The identity of The Watcher remains a mystery, despite intriguing wrinkles in the case since New York Magazine published the Broaddus’ story in 2018. After the article came out, the Union County Prosecutor’s Office asked those who lived near 657 Boulevard to voluntarily submit DNA samples. None of the neighbors were a match, though one neighbor, named Malcolm Mannix, took issue with the search. But, according to The Cut, there is no one by the name of Malcom Mannix who lives in Westfield. Mannix was a 1960s TV show in which a police officer named Art Malcom helps private investigator Joe Mannix solve crimes. In the original note to the Broadduses, the writer mentioned that their father had watched 657 Boulevard in the ‘60s. An odd development, to be sure, but not enough to warrant an arrest.
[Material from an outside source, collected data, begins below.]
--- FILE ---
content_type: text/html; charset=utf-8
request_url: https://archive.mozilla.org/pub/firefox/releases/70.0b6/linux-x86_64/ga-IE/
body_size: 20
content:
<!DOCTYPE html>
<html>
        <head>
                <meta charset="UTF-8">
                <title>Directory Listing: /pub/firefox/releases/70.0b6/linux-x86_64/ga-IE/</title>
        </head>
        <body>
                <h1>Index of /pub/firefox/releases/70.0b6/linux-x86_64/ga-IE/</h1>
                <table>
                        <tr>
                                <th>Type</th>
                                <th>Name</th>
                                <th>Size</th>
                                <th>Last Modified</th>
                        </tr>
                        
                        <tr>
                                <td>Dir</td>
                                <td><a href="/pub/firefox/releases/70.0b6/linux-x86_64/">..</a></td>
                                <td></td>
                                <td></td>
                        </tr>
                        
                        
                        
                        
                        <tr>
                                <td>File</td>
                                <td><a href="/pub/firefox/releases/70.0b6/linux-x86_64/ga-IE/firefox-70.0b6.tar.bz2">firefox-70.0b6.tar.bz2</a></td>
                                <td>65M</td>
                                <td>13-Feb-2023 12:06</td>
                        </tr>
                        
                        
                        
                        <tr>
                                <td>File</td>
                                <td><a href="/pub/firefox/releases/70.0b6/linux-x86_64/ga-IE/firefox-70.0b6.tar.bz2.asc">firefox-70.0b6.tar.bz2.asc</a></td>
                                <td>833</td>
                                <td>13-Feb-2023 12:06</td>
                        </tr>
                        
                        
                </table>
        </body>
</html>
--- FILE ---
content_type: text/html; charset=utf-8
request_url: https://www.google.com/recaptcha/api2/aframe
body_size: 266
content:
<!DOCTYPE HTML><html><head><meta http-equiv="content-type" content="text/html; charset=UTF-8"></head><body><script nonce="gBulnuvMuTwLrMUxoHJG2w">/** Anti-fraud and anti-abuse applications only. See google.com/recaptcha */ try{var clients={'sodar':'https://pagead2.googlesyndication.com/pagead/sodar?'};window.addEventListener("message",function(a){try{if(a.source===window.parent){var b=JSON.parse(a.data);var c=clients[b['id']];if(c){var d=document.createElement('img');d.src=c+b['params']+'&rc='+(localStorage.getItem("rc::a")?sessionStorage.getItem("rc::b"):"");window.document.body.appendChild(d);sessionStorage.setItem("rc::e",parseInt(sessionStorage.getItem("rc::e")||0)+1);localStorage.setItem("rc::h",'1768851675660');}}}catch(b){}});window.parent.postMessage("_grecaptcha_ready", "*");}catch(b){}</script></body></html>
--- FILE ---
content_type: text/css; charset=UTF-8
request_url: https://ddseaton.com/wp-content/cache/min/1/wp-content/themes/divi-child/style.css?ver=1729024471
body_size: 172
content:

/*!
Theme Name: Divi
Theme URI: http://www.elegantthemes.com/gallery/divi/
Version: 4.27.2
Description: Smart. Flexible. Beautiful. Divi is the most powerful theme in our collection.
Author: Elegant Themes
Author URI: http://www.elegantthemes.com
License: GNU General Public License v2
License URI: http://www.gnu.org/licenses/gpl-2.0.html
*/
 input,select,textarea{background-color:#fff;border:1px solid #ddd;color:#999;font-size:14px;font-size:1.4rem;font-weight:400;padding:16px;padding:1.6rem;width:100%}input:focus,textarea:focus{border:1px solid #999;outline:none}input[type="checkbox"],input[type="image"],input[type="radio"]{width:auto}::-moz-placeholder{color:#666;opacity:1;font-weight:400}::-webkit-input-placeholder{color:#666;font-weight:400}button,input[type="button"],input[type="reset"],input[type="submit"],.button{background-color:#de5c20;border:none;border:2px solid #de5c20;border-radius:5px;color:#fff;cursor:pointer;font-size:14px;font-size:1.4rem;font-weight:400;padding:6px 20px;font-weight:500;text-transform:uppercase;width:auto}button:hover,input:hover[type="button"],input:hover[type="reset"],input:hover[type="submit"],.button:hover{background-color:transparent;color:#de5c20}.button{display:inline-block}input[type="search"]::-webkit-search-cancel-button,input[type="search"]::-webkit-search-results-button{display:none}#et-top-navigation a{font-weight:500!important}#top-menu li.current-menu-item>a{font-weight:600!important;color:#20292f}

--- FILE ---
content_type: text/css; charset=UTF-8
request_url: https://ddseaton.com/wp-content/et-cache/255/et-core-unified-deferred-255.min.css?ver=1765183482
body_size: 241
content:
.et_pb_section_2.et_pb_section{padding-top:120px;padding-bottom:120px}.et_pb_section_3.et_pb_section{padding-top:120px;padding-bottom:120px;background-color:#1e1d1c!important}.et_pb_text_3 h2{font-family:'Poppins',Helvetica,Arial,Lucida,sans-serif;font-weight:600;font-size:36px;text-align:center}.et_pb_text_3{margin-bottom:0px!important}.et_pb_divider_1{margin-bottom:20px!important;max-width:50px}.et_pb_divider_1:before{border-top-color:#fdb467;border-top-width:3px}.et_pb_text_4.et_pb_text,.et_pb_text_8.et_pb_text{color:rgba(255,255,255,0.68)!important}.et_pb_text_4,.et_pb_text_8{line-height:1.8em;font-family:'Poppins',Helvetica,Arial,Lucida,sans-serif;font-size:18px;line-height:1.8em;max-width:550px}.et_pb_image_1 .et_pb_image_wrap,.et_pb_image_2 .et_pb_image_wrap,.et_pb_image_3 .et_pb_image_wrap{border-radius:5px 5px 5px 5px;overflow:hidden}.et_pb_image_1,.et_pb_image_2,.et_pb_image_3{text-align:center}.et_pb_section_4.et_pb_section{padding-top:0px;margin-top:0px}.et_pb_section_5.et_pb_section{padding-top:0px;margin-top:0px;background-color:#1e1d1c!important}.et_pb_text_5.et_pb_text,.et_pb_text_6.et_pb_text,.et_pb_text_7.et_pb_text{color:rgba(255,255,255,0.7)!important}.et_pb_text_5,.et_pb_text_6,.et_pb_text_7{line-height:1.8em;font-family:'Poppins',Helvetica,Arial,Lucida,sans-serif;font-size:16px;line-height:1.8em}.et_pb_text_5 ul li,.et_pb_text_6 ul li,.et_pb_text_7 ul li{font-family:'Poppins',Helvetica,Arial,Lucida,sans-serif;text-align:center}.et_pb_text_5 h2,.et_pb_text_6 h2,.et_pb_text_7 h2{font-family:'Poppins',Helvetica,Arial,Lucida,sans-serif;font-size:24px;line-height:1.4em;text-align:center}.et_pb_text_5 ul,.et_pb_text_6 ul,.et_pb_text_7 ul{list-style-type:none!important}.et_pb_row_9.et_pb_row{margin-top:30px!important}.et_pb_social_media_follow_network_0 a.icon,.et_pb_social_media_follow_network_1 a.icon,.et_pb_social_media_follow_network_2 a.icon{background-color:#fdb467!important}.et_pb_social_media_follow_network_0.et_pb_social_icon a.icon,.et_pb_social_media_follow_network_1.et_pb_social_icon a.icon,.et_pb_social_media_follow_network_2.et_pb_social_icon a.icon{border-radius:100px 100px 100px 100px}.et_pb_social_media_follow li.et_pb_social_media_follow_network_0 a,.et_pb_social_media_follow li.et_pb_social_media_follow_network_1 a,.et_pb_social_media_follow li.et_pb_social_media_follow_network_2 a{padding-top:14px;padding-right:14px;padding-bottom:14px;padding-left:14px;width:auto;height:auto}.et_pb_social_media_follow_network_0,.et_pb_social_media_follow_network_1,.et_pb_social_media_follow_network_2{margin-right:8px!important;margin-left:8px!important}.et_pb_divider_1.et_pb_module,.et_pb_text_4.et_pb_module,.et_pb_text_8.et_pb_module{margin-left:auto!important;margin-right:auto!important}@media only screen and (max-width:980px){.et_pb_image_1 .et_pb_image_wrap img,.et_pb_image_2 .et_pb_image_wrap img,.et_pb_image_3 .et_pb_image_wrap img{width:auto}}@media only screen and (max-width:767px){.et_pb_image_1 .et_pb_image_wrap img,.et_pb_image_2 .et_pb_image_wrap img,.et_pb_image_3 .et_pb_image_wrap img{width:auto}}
The case has also been tied to Me and Orson Welles author Robert Kaplow, who worked as a high school English teacher two towns over from Westfield, and has talked about his affection for the wealthy New Jersey town he grew up in during the ‘60s. Former students claimed to The Cut that he had talked in his classes about the obsession he had with a home in Westfield and had written at least 50 letters to not the owners, but the home itself. (In another strange coincidence, Kaplow’s brother, lawyer Richard Kaplow, lived half a block away from 657 Boulevard and even represented the Woodses in the legal complaint the Broadduses filed against them.) Speaking with The Cut, Robert Kaplow denied being The Watcher. He claimed that it was a different house nearby that he had been writing to and the owners of that home actually let him housesit due to his kind, non-threatening letters. While Robert did not say why he had started writing to this specific home, in 2009, he said that “Westfield remains for me the geography of my youth. I’m still very drawn to the place.”

The True Story Behind Netflix’s The Watcher

The investigation remains inactive, according to the prosecutor’s office, and there are no lead suspects. However, the case isn’t closed. Authorities believe the suspect to be older, female, and someone who lives near 657 Boulevard, based on the DNA evidence found on the envelope, and say the only way to solve the case is via confession or a DNA match. But if The Watcher decides to write again, the Internet will be watching.